# how worried are you about  possible  medicare cuts and do you think it will happen



## martys (Oct 18, 2017)

I was reading from AARP  and listening to CNN that if the 2018 budget passes congress there  are provisions for major cuts (billions) and terrible changes to Medicare  as we know it.  So How worried are you about this and do you think it will happen.   I am on Medicare


----------



## Don M. (Oct 19, 2017)

I wouldn't put much trust in Anything the government does in the future.  As the National Debt continues to climb, and Washington thinks tax cuts will solve its problems, it becomes fairly obvious that there will be a movement to reduce spending for social/welfare programs.  Medicare is on track to be out of funding within 4 or 5 years, and SS isn't that far behind.  

Most of these politicians get their campaign financing, etc., from the wealthy and the corporations...so it is not surprising that they support programs which cater to these sources....meanwhile, they continue to brainwash the general public into thinking that they really care about the average person.  

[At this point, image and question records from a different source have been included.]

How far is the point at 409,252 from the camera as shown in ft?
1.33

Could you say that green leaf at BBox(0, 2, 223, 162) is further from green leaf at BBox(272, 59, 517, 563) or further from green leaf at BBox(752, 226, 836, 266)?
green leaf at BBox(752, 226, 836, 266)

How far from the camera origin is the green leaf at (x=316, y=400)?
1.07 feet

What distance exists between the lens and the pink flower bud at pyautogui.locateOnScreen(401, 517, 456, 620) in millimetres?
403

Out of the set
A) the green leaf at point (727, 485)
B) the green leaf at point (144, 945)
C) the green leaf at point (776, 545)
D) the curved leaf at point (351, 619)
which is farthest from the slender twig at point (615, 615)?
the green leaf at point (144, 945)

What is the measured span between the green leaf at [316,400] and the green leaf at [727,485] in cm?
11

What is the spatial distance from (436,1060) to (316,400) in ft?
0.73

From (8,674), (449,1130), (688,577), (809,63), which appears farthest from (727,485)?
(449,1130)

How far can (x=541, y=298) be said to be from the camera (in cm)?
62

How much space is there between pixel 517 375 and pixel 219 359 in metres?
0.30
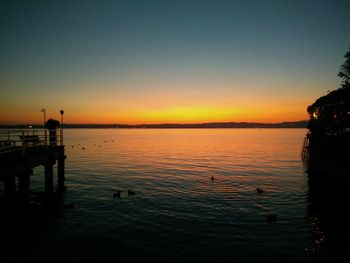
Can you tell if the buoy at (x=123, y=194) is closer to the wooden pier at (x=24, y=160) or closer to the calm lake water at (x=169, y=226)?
the calm lake water at (x=169, y=226)

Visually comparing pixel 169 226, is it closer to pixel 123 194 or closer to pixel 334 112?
pixel 123 194

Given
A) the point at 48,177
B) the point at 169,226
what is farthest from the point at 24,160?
the point at 169,226

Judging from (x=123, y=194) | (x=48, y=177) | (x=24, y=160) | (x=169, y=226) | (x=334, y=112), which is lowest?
(x=123, y=194)

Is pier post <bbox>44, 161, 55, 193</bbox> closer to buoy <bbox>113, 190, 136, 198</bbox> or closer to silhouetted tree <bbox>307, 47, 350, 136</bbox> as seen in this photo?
buoy <bbox>113, 190, 136, 198</bbox>

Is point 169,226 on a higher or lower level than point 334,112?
lower

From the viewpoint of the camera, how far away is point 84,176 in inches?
1272

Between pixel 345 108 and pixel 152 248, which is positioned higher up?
pixel 345 108

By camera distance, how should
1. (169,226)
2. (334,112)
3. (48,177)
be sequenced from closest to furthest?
(169,226)
(48,177)
(334,112)

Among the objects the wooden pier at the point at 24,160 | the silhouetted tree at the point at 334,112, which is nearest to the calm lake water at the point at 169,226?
the wooden pier at the point at 24,160

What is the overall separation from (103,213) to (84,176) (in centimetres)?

About the only "defense" we will have against going bankrupt over medical costs in the future will be to try to stay as fit and healthy as possible....or pray that our present system collapses to the point where the Only option is a SP-UHC system much like the rest of the developed world uses.


----------



## oldmontana (Oct 19, 2017)

[h=1]how worried are you about possible medicare cuts and do you think it will happen[/h]
I am not worried about medicare.... I do not think that will happen.   I am worried about cuts to Medicaid.  

I go notice that Blue Cross will not have a Medicare Advantage plan in my state.


----------



## Cap'nSacto (Oct 19, 2017)

I agree with both above comments. 

AARP partly relies on federal funds and are nervous they will be affected by budget adjustments. I'm sure they will be affected before medicare will. I've seen publications that showed how much AARP spends on lobbyists and, though legal, I think it's wrong, and it makes anything they say less credible.


----------



## Lon (Oct 19, 2017)

I am on Medicare but don't believe their will be cuts. They may have a means test to get or keep certain benefits. High income individuals then would be affected but not the rank and file.


----------



## exwisehe (Oct 19, 2017)

I'm worried for my brother especially.  He's 82 and has polymyalgia rheumatica, which is very debilitating requiring frequent doctor visits he's pretty much confined to a recliner at home, and a wheel chair for going anywhere.

Also my wife who has to get monthly infusions for her rheumatoid  arthritis, and as you know, those are very expensive.

So if something happens to medicare, I'm in big trouble.


----------



## martys (Oct 19, 2017)

just to let you know the senate just passed this evening  the budget  plan which includes a resolution that could cut 450 billion from medicare  in 10 yeas to pay for  tax cuts. There is a option to privatize it also.  Does not mean they will do these cuts, but options are there  and this could pass  with 51 votes only because of reconciliation.
So I guess we will just have to wait and president keeps his promise not to cut medicare or medicade. I like the fact that I can now go to any doctor and get the medical care I need especially with specialists. There will be a lot of upset people if this happens.


----------



## Butterfly (Oct 22, 2017)

martys said:


> just to let you know the senate just passed this evening  the budget  plan which includes a resolution that could cut 450 billion from medicare  in 10 yeas to pay for  tax cuts. There is a option to privatize it also.  Does not mean they will do these cuts, but options are there  and this could pass  with 51 votes only because of reconciliation.
> So I guess we will just have to wait and president keeps his promise not to cut medicare or medicaide. I like the fact that I can now go to any doctor and get the medical care I need especially with specialists. There will be a lot of upset people if this happens.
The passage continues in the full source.